## Work task
Which lines in the records below contain the word "gradMain"? Report each of them.

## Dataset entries
■ ■ ■ ■ ■

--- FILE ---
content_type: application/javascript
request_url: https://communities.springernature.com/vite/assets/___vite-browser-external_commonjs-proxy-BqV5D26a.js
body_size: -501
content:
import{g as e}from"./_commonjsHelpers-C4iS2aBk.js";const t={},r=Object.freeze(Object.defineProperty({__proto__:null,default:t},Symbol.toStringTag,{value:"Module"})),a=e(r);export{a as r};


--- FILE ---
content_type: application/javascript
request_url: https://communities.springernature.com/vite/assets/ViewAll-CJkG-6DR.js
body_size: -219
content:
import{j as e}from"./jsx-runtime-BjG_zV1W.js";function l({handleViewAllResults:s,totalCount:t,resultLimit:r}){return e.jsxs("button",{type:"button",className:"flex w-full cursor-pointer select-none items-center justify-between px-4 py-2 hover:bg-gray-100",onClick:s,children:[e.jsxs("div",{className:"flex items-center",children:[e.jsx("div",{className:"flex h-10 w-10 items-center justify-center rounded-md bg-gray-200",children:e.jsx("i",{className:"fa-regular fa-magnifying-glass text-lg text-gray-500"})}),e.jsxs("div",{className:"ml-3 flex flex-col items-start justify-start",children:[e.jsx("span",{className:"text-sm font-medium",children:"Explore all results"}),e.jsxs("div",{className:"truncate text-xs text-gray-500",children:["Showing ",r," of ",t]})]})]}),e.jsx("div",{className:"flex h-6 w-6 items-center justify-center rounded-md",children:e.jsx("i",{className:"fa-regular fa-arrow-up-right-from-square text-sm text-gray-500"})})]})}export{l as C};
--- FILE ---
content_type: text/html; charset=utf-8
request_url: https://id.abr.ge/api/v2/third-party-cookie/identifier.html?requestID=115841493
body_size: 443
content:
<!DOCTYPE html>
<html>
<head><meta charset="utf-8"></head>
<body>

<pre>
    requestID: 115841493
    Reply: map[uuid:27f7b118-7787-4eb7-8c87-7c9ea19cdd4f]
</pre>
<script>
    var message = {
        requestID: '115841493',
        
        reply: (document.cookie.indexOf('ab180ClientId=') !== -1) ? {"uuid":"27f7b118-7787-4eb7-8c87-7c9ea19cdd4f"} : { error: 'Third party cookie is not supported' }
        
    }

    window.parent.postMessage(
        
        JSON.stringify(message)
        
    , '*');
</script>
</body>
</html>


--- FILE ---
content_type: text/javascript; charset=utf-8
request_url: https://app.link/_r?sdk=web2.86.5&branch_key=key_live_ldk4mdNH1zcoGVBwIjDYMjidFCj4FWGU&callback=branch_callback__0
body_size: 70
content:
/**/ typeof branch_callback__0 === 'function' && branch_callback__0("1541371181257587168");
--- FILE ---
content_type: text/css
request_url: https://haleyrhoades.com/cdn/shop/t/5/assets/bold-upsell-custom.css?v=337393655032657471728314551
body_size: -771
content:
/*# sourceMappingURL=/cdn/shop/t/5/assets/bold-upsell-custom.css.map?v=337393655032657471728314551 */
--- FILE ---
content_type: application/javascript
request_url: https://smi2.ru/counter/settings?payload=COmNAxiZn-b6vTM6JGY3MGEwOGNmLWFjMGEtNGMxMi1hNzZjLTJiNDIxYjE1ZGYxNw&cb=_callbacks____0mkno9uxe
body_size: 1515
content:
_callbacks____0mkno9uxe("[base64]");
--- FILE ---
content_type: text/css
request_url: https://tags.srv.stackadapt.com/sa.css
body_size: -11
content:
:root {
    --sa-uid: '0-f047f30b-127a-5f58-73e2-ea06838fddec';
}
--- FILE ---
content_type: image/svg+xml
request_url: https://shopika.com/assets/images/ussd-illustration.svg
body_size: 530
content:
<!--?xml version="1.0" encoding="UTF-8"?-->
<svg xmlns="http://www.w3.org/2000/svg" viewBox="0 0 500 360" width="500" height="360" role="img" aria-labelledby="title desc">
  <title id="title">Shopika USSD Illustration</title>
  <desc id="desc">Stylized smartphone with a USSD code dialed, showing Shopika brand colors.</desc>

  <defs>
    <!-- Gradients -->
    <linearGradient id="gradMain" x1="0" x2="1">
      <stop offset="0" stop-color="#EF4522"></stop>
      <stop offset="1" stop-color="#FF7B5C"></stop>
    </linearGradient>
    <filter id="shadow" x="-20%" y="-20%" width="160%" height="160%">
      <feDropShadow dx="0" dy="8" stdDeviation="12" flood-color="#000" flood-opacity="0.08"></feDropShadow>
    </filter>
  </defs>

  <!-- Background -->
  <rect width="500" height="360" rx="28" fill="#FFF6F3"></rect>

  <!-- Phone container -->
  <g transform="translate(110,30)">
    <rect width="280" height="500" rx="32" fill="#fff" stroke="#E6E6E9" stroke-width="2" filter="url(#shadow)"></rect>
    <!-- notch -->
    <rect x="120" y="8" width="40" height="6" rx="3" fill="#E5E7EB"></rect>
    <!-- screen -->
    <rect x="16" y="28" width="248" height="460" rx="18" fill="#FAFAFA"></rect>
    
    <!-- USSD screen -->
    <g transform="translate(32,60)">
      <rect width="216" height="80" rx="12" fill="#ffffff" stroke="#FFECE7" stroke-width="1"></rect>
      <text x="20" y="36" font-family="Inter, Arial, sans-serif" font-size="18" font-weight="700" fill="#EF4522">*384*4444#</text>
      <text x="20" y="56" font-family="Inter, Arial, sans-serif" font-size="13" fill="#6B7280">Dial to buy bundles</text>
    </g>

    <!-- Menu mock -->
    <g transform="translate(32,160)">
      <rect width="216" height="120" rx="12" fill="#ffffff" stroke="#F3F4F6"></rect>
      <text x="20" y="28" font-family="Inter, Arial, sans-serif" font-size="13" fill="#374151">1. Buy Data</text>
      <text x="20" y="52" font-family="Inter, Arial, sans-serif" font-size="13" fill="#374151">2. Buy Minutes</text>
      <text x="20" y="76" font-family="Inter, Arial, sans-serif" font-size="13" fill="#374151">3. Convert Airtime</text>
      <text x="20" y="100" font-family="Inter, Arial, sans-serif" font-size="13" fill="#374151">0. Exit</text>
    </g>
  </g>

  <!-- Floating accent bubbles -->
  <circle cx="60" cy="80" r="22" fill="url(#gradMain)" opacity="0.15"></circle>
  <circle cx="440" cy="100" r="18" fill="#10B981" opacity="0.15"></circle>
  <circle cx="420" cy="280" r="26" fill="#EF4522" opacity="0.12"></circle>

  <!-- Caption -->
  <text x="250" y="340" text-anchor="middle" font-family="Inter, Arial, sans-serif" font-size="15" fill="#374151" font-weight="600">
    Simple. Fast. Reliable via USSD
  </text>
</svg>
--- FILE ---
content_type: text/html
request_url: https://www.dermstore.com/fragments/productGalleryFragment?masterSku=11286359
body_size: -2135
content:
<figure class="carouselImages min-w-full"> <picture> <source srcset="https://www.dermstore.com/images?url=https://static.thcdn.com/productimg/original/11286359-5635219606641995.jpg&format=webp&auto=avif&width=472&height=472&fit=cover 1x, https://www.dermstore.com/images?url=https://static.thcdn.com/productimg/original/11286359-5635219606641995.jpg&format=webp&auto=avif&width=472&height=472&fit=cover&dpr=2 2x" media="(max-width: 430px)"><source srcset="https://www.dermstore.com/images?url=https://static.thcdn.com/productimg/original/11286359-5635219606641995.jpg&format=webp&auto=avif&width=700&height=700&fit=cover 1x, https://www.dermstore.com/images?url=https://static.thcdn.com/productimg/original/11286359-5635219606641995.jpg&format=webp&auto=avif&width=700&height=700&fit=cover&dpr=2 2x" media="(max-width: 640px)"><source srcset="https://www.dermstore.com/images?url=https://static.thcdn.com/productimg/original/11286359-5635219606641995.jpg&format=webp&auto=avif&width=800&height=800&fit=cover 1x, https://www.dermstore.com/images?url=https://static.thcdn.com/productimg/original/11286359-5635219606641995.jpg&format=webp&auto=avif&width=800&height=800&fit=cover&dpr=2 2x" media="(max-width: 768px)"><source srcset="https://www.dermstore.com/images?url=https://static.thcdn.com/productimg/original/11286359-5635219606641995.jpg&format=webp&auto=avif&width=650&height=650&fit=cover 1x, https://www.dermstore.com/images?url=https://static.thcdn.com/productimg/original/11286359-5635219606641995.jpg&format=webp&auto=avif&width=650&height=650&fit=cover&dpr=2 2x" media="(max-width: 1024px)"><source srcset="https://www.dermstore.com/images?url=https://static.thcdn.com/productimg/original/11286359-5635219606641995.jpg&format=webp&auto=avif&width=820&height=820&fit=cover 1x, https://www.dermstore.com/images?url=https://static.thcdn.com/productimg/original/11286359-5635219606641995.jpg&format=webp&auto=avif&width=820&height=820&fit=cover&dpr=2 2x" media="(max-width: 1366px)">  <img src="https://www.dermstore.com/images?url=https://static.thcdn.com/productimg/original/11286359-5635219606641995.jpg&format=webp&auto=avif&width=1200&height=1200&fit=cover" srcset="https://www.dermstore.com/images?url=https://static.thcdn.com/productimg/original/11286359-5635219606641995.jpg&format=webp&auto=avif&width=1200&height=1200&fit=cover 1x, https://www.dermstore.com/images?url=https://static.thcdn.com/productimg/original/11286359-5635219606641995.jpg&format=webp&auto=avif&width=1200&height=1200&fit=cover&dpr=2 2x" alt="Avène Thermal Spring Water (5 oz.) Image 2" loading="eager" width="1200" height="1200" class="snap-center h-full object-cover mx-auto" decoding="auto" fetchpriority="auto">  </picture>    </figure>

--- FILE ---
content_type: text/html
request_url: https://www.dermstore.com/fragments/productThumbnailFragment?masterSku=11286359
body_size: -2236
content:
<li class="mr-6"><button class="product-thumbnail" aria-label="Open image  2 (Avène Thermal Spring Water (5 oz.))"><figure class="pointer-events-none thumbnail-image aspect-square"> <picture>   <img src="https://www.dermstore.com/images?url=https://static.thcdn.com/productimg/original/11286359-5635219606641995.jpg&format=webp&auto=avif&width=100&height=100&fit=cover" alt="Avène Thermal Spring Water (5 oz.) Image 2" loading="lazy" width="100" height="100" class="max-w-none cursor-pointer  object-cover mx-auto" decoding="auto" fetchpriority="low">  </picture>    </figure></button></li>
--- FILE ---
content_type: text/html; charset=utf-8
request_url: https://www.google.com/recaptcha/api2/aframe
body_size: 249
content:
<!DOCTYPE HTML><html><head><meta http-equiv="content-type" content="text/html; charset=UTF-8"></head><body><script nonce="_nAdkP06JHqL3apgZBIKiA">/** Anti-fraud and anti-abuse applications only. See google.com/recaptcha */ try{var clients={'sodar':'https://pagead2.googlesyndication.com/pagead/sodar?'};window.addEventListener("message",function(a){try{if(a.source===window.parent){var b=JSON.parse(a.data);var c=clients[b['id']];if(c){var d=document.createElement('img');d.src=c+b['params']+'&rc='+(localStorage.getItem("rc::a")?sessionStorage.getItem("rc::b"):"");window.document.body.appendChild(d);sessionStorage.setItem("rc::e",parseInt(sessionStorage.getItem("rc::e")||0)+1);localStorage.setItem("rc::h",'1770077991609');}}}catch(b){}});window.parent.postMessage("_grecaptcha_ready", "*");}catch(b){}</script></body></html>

■ ■ ■ ■ ■

## Solved problem
    <linearGradient id="gradMain" x1="0" x2="1">
  <circle cx="60" cy="80" r="22" fill="url(#gradMain)" opacity="0.15"></circle>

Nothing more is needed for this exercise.